Le GMF Le Trait d’union représente 65 000 visites médicales annuellement et a développé diverses spécialités au fil des ans, a expliqué le Dr Chouinard. «Chez nous, on suit nos 21 000 patients GMF mais on fait aussi des suivis pour des patients non-inscrits ou d’autres qui ont des lacérations ou des fractures parce qu’on a une équipe qui peut s’occuper de ces cas-là», explique-t-il.
Cette autre clientèle n’aurait donc pas le choix que de se ramener aux urgences, déjà saturées.
Impact en 2e ligne dans les hôpitaux
La situation dans les hôpitaux comme Anna-Laberge, au Suroît ou Ormstown est aussi sensible aux effets du projet de loi 2.
Selon le chef de médecine du CISSSMO, le Dr Philippe Smith, l’Hôpital du Suroît connaît 5 départs de médecins dit «hospitalistes», ce qui vient créer une pression supplémentaire sur les équipes en place.
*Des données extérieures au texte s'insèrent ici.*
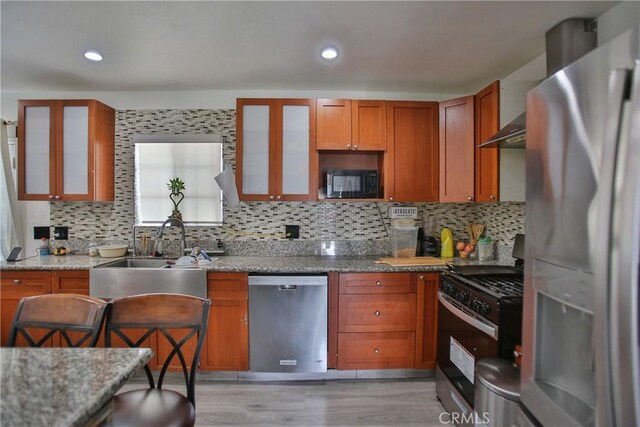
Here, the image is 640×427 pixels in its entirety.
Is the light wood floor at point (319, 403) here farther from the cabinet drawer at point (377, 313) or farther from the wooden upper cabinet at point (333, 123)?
the wooden upper cabinet at point (333, 123)

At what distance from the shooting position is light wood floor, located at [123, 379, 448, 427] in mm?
1995

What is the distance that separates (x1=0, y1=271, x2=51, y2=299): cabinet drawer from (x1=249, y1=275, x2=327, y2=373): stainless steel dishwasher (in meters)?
1.61

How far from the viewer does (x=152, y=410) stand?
121 cm

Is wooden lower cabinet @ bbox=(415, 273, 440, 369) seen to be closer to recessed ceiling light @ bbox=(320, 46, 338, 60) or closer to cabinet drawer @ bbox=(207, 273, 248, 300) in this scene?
cabinet drawer @ bbox=(207, 273, 248, 300)

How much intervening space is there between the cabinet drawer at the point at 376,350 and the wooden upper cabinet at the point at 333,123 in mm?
1596

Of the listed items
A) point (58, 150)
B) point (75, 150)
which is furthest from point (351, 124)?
point (58, 150)

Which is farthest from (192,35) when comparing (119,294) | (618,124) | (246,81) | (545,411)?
(545,411)

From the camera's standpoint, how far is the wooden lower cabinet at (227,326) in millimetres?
2383

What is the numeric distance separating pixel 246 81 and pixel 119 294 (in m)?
2.06

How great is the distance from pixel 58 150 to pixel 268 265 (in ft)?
7.06

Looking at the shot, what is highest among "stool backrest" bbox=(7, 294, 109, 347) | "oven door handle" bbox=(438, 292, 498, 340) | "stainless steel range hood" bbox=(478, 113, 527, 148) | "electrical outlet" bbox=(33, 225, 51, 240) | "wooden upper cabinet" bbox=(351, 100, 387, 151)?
"wooden upper cabinet" bbox=(351, 100, 387, 151)

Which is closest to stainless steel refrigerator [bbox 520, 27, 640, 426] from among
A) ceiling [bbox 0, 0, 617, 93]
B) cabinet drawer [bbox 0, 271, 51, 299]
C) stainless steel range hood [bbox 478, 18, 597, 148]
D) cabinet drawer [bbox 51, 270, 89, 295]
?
stainless steel range hood [bbox 478, 18, 597, 148]

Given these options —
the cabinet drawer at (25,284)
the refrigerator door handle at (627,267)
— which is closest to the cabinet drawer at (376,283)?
the refrigerator door handle at (627,267)

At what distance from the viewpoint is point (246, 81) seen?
2.80 m
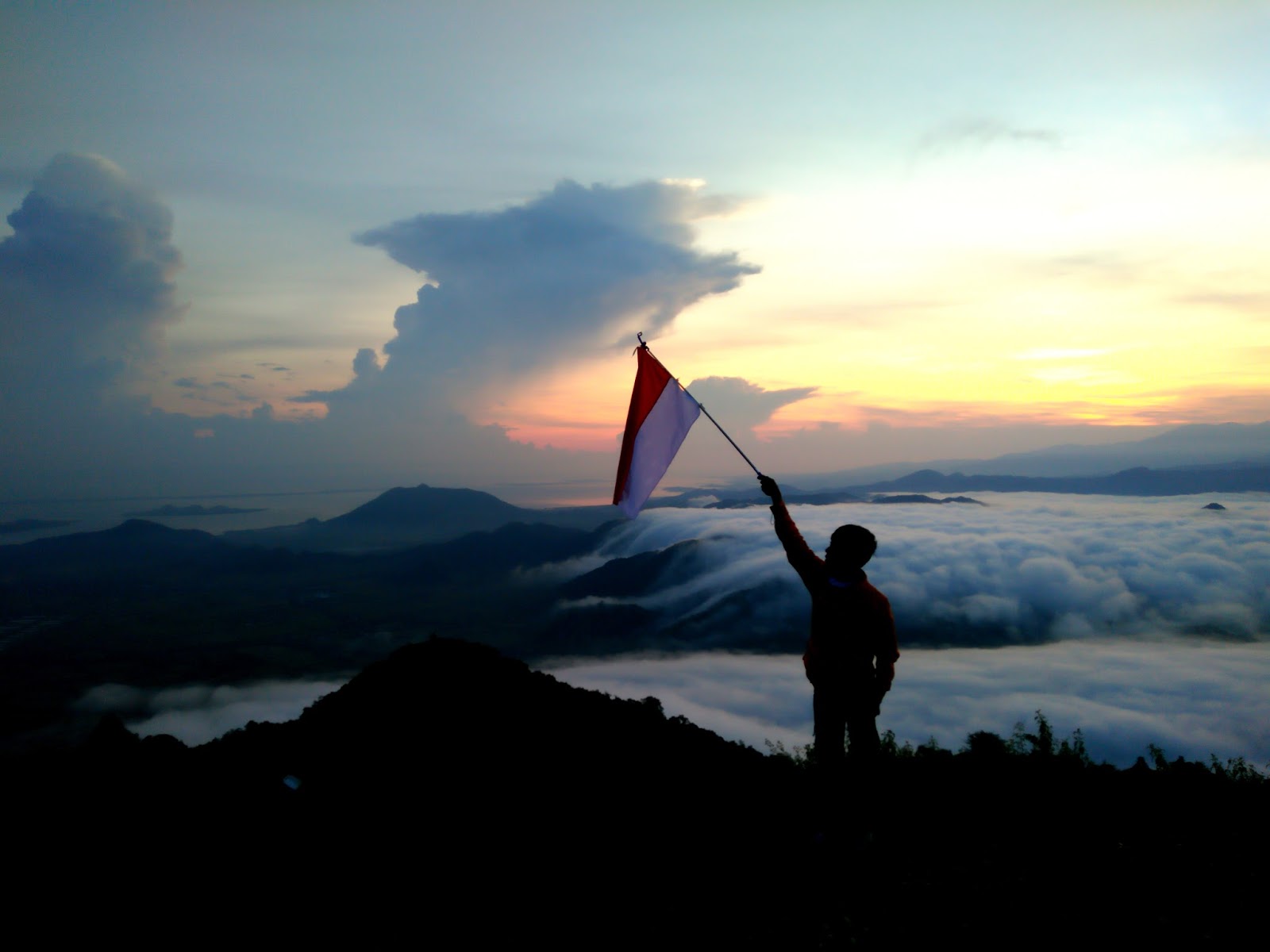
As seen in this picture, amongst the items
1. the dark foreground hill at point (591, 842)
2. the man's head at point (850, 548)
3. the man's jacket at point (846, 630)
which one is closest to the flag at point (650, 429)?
the man's jacket at point (846, 630)

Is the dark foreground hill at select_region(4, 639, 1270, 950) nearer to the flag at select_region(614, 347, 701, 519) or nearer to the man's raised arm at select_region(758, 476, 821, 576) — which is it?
the man's raised arm at select_region(758, 476, 821, 576)

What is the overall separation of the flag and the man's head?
4.44 meters

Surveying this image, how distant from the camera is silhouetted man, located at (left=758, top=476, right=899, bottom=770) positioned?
24.7ft

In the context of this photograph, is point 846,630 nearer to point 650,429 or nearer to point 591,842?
point 591,842

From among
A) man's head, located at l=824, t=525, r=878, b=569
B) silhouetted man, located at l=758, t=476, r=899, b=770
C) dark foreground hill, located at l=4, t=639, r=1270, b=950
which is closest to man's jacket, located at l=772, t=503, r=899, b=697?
silhouetted man, located at l=758, t=476, r=899, b=770

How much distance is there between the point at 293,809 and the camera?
991 centimetres

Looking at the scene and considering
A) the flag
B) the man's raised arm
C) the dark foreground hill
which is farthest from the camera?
the flag

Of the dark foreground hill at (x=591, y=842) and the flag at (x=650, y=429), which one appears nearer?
the dark foreground hill at (x=591, y=842)

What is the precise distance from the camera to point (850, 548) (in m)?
7.55

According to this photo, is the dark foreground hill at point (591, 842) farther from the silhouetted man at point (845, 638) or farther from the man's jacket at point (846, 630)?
the man's jacket at point (846, 630)

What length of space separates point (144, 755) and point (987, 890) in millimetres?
13205

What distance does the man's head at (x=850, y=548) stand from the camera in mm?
7527

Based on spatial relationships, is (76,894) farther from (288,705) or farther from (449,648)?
(288,705)

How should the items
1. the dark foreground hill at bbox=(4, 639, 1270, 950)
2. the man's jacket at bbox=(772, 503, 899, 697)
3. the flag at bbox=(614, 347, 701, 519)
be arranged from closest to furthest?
the dark foreground hill at bbox=(4, 639, 1270, 950)
the man's jacket at bbox=(772, 503, 899, 697)
the flag at bbox=(614, 347, 701, 519)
Des médecins œuvrant dans certaines spécialités, comme en gériatrie, à l’Hôpital Anna-Laberge et à l’Hôpital du Suroît, ont fait savoir qu’ils avaient déjà leur permis pour travailler en Ontario.
Le CLSC de Châteauguay a aussi vu son équipe passer de 8 à 5 médecins, dont deux en soins à domicile.
Un avenir sans relève médicale
Le nouveau mode de rémunération fait également fuir la relève médicale. Le GMF Universitaire Jardins-Roussillon a déjà formé plus de 40 médecins établis en Montérégie-Ouest depuis sa création.
Le Dr Mégane Lepitre mentionne que la loi 2 menace tout son travail. «Cette année, notre activité portes ouvertes a accueilli 1 externe, contre une vingtaine l’année précédente. Nos gradués n’appliquent plus sur nos PREM (plans régionaux d’effectifs médicaux) ou quittent la région.»
Deux jeunes médecins résidents ont aussi témoigné de leur déception face au contexte actuel. Le Dr Yasmine Moussaid affirme que le climat actuel l’a amenée à s’informer sur la possibilité d’aller pratiquer au Manitoba ou au Yukon.

«La loi 2 va m’empêcher de pratiquer la médecine que j’ai envie de pratiquer, dit-elle. Je veux prendre le temps avec mes patients, pas faire de la médecine fast food. Je refuse de voir mes patients comme des pastilles de couleurs alors que ce sont des gens qui ont des histoires complexes.»
L’Hôpital de Vaudreuil-Soulanges
Dans le contexte qui prévaut, l’ouverture prochaine du nouvel Hôpital de Vaudreuil-Soulanges soulève d’autant plus de questions, à savoir s’il pourra compter sur un personnel médical et infirmier suffisant pour assurer l’offre de services.
Le président de l’AMOSO, le Dr Sylvain Dufresne, voit d’un bon œil l’ajout de nouveaux lits de médecine dans la région. «Mais je doute qu’on puisse staffer le nouvel hôpital sans en fermer un autre. Lequel va fermer pensez-vous ? Je vous laisse réfléchir à ça…»
Il a salué la reprise des discussions entre le gouvernement et la Fédération (FMOQ) mais il admet que le lien de confiance a été brisé et que ça peut prendre du temps avant qu’il soit rétabli.